In data science, data analysis and machine learning techniques are applied to visualize data, understand trends, and make predictions. In this course students will learn how to obtain data, preprocess it, apply machine learning methods, and visualize the results. A student who completes the course will have enough theoretical knowledge, and enough skill with modern statistical programming languages and their libraries, to define and perform complete data science projects.

Key Points

  • Learned to use popular Data Science libraries such as Numpy and Pandas
  • Applied machine learning models to predict outcomes

Final Project

Video of our group presenting the project.
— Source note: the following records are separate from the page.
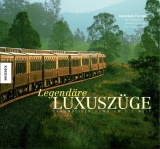 Legendäre Luxuszüge - Jonathan Farren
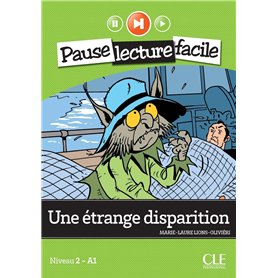 Une étrange disparition Niveau A1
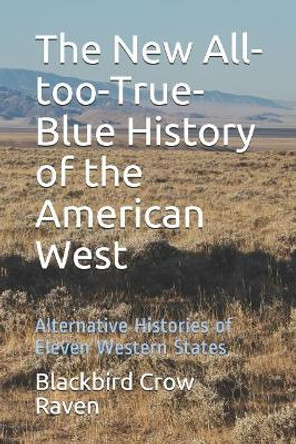 The New All-too-True-Blue History of the American West: Alternative Histories of Eleven Western States Blackbird Crow Raven 9781731474544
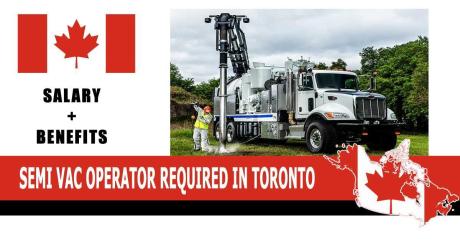 SEMI VAC OPERATOR REQUIRED IN TORONTO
For this project we used three different models: KNN, Decision Tree, and SVC. There was a total of 5 observations. In the first three observations we used all races in the dataset (‘asian/pacific islander’, ‘black’,’hispanic’, ‘white’, ‘other’). We noticed a low accuracy scores for these models. There was a slight improvement in accuracy score when we used the Decision Tree and SVC models but overall scores remained below 50%.

Based on the distribution of race on the dataset, we wanted to see how the models would predict if the subject was White or another race. This led us to conduct 3 additional observations. To do this we combined all the other races that are not Black and performed the same three models. Our accuracy scores improved from tuning our data and obtained scores higher than 50%. The Decision Tree model gave us the best accuracy score.

Apart from our models we also examined the effect of features. We noticed that increasing the number of predictor features did not improve our accuracy score.We also saw how increasing the training set size did not improve our test accuracy score. In addition, we saw cases of both overfitting and underfitting in our learning curves.

Our project’s objective was to see if we can predict the subject’s race based on two features, outcome and subject age. Based on our models, our results show that there is a better chance of predicting if the subject is either Black or another race.